Die Revision ist weiter der Ansicht, daß die Kläger für eine Dienstleistung außerhalb des Dienstortes "abgeordnet" iS des § 68 DO Arb gewesen seien, eine solche Abordnung aber nicht unter den Begriff einer Dienstreise falle und daher auch keine "Reisezeit" iS der Bestimmungen über die Dienstreisen damit verbunden sein könne; daraus folge, daß die Fahrzeiten als Zeiten der "effektiven" Dienstleistung zu werten seien, weil § 60 Abs 3 DO Arb nur Reisezeiten und Zeiten der Nächtigung einerseits und die effektive Dienstzeit anderseits kenne. § 60 Abs 3 DO Arb stellt aber, wie bereits erwähnt, nur klar, daß die Reisezeit nicht als Arbeitszeit zu beurteilen ist; dies gilt, da § 60 DO Arb "allgemeine Bestimmungen" für die in der Gebührenordnung behandelten Fälle dienstlicher Abwesenheit von der Dienststelle oder vom Dienstort behandelt, für alle Dienstverrichtungen außerhalb des Dienstortes, mögen sie als eigentliche Dienstreisen oder Abordnungen oder ähnliches angesprochen werden. Diese Bestimmung legt somit auch für den Fall einer Abordnung fest, daß nur die Zeiten der effektiven Dienstleistung vor Dienstbeginn oder nach Dienstschluß als Überstunden entlohnt werden. Daß die täglichen Fahrten zwischen Wohnort und Dienstort im Falle einer Abordnung als Arbeitszeit und allenfalls Überstundenleistung zu beurteilen wären, kann somit aus der Bestimmung nicht abgeleitet werden. Es ist daher für die Kläger auch dann nichts gewonnen, wenn sie während der strittigen Zeit als zur Dienstleistung nach P "abgeordnet" anzusehen wären.

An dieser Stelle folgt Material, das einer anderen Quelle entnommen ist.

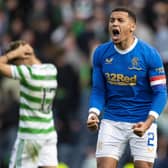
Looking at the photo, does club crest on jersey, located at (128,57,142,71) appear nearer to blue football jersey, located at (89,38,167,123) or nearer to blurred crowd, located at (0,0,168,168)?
blue football jersey, located at (89,38,167,123)

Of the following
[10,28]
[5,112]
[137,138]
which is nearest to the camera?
[137,138]

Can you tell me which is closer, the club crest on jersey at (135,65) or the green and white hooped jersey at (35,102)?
the club crest on jersey at (135,65)

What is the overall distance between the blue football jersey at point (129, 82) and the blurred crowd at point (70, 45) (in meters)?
2.88

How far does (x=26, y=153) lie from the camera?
11680 mm

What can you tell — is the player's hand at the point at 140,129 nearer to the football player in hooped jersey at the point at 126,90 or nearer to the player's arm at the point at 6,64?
the football player in hooped jersey at the point at 126,90

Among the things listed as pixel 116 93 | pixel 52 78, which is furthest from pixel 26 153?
pixel 116 93

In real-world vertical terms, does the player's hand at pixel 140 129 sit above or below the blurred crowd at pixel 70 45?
above

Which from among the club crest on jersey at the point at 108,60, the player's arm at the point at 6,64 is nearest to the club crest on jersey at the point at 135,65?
the club crest on jersey at the point at 108,60

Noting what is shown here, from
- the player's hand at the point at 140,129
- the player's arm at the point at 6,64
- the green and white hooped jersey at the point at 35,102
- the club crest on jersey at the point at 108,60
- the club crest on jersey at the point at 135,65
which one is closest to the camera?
the player's hand at the point at 140,129

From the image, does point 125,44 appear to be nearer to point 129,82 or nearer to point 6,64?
point 129,82

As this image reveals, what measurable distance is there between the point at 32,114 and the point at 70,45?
16.6ft

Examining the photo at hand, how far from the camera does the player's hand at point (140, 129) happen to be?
992 centimetres

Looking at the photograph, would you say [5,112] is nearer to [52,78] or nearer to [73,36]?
[73,36]

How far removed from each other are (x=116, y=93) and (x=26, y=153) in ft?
5.45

Da die Zeit für die Fahrten zwischen Wohnort und Arbeitsort nach dem Gesetz nicht als Arbeitszeit gilt, die Beurteilung dieser Zeiten als Dienstzeiten auch nicht aus der DO Arb abgeleitet werden kann und eine einzelvertragliche Vereinbarung über eine solche Behandlung nicht behauptet wurde, ist das Begehren der Kläger auf Bezahlung dieser Zeit als Überstunden mit Recht abgewiesen worden.